> _Task requirements_: Go through the records underneath and write each one out again exactly.

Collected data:

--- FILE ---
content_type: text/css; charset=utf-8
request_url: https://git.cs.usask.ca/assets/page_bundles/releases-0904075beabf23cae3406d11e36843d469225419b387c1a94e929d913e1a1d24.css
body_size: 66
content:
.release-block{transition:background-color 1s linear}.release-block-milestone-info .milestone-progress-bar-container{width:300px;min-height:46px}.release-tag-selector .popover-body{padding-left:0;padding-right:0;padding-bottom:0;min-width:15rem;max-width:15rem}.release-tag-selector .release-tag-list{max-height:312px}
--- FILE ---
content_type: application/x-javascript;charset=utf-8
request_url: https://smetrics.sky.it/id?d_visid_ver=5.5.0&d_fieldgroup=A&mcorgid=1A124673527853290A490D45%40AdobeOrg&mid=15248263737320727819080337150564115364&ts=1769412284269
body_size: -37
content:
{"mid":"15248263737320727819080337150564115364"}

> _Answer space_:
--- FILE ---
content_type: text/css; charset=utf-8
request_url: https://git.cs.usask.ca/assets/page_bundles/releases-0904075beabf23cae3406d11e36843d469225419b387c1a94e929d913e1a1d24.css
body_size: 66
content:
.release-block{transition:background-color 1s linear}.release-block-milestone-info .milestone-progress-bar-container{width:300px;min-height:46px}.release-tag-selector .popover-body{padding-left:0;padding-right:0;padding-bottom:0;min-width:15rem;max-width:15rem}.release-tag-selector .release-tag-list{max-height:312px}
--- FILE ---
content_type: application/x-javascript;charset=utf-8
request_url: https://smetrics.sky.it/id?d_visid_ver=5.5.0&d_fieldgroup=A&mcorgid=1A124673527853290A490D45%40AdobeOrg&mid=15248263737320727819080337150564115364&ts=1769412284269
body_size: -37
content:
{"mid":"15248263737320727819080337150564115364"}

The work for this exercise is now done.